Moore is, first and foremost, a dazzling storyteller who utilizes the specific strengths of the comics medium to his fullest advantage. It's really that latter point, when coupled with his remarkable skill and vision, that makes him the incredible creator he is. Some of his methods of story structure or page layout are mind-boggling. Promethea is littered with such examples.

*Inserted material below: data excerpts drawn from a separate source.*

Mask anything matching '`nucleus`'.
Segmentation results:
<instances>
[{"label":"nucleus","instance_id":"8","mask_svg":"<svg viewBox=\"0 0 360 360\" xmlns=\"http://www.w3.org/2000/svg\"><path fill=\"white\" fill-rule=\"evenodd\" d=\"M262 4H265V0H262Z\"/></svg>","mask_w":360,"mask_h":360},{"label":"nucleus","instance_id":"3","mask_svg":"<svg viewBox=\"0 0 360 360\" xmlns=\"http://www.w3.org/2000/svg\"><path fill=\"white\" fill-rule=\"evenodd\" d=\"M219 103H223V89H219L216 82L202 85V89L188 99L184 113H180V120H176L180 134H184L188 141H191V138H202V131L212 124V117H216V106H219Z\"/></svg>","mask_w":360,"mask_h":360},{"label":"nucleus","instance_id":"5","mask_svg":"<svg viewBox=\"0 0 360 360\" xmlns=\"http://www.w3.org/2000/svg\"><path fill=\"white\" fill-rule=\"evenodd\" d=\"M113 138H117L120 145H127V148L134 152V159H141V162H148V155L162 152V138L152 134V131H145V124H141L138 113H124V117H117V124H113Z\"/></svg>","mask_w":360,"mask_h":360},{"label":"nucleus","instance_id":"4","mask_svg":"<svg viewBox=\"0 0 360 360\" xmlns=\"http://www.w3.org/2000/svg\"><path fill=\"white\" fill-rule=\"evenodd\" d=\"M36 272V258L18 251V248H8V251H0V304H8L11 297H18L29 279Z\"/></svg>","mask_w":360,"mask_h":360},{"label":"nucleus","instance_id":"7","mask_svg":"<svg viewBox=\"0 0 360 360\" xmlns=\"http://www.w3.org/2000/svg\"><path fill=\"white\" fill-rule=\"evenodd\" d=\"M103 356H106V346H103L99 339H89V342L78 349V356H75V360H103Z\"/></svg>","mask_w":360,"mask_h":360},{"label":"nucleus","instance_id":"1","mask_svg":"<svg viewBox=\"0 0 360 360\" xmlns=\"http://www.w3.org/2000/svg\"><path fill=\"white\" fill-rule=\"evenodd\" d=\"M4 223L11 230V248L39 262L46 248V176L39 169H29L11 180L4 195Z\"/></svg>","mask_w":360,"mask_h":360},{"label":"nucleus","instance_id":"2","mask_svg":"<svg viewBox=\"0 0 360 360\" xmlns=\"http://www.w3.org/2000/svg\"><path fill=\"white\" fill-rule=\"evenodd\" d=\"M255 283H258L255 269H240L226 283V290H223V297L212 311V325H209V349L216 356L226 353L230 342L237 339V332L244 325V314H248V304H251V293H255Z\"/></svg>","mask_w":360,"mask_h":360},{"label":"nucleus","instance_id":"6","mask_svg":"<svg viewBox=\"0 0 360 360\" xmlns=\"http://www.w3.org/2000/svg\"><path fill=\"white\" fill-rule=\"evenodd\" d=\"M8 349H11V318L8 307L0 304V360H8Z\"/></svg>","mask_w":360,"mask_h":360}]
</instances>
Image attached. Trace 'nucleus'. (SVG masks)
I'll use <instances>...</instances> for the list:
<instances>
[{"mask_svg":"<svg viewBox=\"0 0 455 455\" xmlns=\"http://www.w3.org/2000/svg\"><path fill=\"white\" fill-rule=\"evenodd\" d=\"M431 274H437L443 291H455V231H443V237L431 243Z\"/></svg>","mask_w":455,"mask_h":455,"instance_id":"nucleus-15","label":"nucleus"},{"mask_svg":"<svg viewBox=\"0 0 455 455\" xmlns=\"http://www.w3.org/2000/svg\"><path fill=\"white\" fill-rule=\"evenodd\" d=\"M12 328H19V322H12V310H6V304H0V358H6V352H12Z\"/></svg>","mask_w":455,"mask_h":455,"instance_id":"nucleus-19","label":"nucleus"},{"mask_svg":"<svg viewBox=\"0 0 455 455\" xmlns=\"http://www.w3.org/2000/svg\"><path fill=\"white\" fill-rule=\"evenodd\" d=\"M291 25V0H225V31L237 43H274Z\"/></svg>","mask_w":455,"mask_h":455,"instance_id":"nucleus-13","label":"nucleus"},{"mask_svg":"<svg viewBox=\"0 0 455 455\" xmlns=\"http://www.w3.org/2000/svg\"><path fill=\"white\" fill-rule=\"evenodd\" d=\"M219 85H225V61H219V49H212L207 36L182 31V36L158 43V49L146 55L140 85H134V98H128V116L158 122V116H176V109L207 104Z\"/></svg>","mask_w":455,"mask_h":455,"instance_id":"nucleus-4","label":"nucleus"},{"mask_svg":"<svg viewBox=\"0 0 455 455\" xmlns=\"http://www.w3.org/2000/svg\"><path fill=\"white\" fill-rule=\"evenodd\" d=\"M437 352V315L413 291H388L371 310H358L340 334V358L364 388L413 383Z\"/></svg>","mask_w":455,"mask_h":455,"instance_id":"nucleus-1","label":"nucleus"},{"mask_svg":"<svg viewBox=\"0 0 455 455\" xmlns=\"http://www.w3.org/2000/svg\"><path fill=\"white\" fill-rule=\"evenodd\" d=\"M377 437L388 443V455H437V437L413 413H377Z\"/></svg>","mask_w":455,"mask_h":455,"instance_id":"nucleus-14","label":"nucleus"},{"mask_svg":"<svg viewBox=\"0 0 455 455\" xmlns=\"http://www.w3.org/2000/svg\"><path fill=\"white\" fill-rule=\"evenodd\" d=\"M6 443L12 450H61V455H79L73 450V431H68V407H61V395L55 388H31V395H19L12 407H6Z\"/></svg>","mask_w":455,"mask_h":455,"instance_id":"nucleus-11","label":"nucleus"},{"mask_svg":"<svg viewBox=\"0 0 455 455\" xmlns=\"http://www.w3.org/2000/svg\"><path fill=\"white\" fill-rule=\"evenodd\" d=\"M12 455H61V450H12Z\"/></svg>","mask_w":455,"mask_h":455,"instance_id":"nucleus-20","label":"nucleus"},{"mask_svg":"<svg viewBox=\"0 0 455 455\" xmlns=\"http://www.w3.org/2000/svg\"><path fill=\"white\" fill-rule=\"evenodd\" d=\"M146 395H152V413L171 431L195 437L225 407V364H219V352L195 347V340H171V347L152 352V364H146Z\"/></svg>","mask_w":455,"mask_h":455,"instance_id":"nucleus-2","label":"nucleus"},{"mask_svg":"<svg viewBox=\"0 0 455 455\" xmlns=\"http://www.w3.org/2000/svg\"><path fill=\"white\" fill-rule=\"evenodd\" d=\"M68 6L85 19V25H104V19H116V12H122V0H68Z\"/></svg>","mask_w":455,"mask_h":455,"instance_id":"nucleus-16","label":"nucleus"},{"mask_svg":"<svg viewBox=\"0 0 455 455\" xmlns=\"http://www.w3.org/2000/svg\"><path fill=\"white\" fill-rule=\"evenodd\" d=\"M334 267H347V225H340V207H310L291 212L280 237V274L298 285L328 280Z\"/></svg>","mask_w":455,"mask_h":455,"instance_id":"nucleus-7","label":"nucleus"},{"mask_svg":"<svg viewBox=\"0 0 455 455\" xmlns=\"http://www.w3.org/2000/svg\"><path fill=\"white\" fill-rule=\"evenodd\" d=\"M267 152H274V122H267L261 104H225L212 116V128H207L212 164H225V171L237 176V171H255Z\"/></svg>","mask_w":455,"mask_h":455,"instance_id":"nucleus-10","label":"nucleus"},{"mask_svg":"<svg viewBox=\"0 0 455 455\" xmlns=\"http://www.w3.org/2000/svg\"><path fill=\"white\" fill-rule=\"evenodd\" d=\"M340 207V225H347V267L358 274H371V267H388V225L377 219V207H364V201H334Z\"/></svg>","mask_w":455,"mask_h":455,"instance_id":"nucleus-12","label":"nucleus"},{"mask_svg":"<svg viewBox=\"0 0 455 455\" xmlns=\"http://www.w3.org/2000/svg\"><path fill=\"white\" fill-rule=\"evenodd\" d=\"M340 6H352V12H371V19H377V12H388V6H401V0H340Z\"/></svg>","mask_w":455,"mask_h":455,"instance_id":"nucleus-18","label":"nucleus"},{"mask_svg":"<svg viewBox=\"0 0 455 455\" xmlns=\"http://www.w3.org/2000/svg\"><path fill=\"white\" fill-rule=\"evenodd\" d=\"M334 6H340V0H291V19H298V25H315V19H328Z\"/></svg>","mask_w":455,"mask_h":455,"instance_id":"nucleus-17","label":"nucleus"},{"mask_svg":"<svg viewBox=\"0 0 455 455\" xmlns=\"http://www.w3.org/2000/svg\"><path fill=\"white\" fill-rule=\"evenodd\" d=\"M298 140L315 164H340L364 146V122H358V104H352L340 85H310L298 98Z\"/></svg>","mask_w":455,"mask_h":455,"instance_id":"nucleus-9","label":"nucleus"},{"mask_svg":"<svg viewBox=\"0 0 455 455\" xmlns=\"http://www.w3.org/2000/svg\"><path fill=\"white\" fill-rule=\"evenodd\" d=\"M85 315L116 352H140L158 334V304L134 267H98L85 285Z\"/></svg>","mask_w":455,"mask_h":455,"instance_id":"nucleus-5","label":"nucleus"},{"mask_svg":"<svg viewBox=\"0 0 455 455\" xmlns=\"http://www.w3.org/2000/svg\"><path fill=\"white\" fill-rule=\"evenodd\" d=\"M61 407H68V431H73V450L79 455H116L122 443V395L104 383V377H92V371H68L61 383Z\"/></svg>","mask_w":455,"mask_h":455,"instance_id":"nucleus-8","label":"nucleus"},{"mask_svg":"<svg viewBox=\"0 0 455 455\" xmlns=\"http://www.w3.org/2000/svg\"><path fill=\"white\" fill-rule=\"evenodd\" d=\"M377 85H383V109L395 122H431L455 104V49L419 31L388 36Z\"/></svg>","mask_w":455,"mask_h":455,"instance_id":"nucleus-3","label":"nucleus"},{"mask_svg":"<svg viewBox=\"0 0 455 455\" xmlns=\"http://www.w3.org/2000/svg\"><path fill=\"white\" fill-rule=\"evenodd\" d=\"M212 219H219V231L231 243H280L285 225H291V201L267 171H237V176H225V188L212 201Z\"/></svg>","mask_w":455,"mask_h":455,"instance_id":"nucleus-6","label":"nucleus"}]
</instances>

Knivesout, I think we're on the same page here, as the two series you mention (Y and Fables) are two of the last mainstream series I follow with any sort of devotion. And you're right, here, 20 years after the work that made Moore a legend, he's still producing work that can stand side-by-side with the best of what's on the shelves right now, as League demonstrates. Even better, the work he's doing now bears no resemblance to what he did before. Far from staying stagnant, this is a guy who has grown, constantly pushing himself to try new things and styles and techniques and genres. While so many writers walk the “imitate Watchmen” treadmill (all while failing to understand that “grim and gritty” was the most minor of things that made it special), the creator of Watchman moved on a long time ago.
 
Shoegaze99 said:
Honestly, there is nothing dated at all about V For Vendetta, which remains a better work than much of what it went on to influence, or From Hell, which is a remarkable accomplishment by any measure. Swamp Thing continues to be as good as most Vertigo titles despite pre-dating the Vertigo imprint by a good number of years, and Promethea ... well, considering that it's current, it's rather hard for it to be dated. That, and the fact that it pushes what can be done with the comic form about as well as anything Moore has done, and "dated" is the last word I'd use. On a technical and structural level, it's as impressive as Watchmen.

Oh, I certainly wouldn't aim my criticisms at the primary works - I'm thinking as much in terms of the secondaries. :)
 
Quite often (but not always) Moore can still pull out the element of surprise in his works. So many other writers come up with the same predictable stories that you can see the end for before you turn the first page. But i didn't get any of that - with stuff like Promethea, where they are going next is anyone's guess.
Its giving a sense of the fantastic or original back, something loads of writers don't seem to have any more. I'm quite into the DC universe, but you can often tell exactly whats coming up next in each issue of JLA or whatever.